Parker’s “Lolita” is a story on a familiar theme in her works: the frustratingly obtuse and domineering person (often a mother), who can’t understand why people respond to her the way that they do.  In the story, which is narrated from a third person limited omniscient point of view, Mrs. Ewing, Lolita’s mother, is another familiar Parker character, the flirtatious and feminine Southern(ish) belle who can’t understand what the handsome John Marble sees in her daughter.

There’s more than a hint of sexual competition with her daughter in Mrs. Ewing’s every move: why isn’t he paying attention to her? She undercuts her daughter at every turn, destroying their evenings together as she natters on about nothing and believing that Ewing will eventually leave Lolita: “I say, ‘That’s right, honey, you go ahead and be happy just as long as you can'” (391). As she says to a friend at the end of the story, ”

“A man like John Marble married to a girl like Lolita! But she knows she can always come back here. This house is her home. She can always come back to her mother.”

For Mrs. Ewing was not a woman who easily abandoned hope.
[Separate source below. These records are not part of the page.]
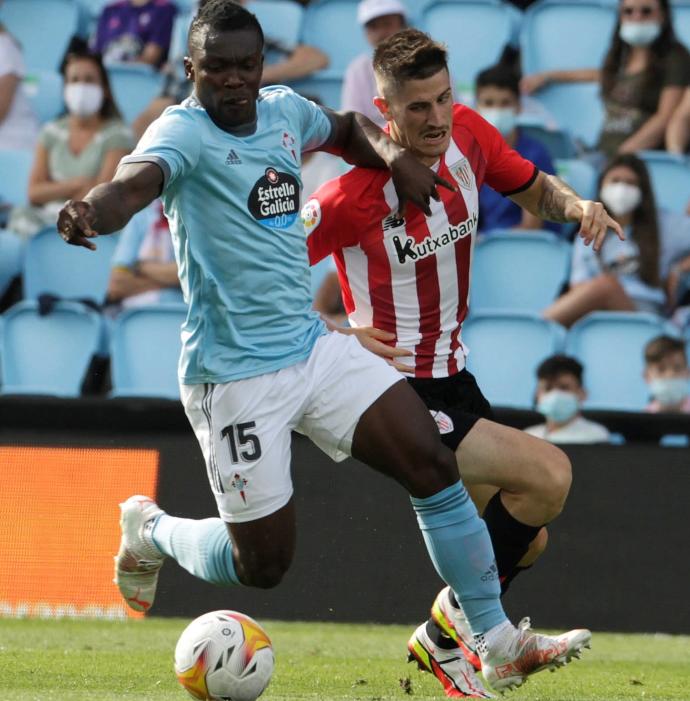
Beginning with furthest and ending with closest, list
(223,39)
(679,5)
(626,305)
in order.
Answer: (679,5), (626,305), (223,39)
So far, this doesn’t bear much resemblance to Lolita, but it bears a great deal of resemblance to other Parker stories where deluded (and horrible) women wait in hope to destroy someone they are supposed to love. Exhibit A for this would be “The Banquet of Crow” (Esquire, 1957–another late story), but there are others, too.

So did Parker borrow the name from Nabokov?  Maybe.  Judging by the 1950s uses, it might have been one of those names that crops up in cycles, like Jason and Jennifer or Owen and Emily.

Would she have done it to get a little extra publicity, knowing that Nabokov’s book might be published or at the very least that the name would garner a little attention from literary circles? Probably.

Is there a hint of Nabokov’s tale in the story of a harridan mother competing with her daughter for the same man, only to lose out to the daughter’s superior if inexplicable charms? Uncomfortably, yes.

But did she steal the plot from Nabokov, and is this character  an anomaly in the Parker canon? Absolutely not.

[Edited to add: Would Parker really have gone to Talcottville, which is a very small town on SR 12D near Boonville, NY? (I have a picture somewhere of me standing in front of Edmund Wilson’s Talcottville home, the “stone house” that he wrote about, that’s an ineradicable record of my literary geekitude.) Parker, of whom it might be said, “There is no city but New York, and Parker is its prophet”?]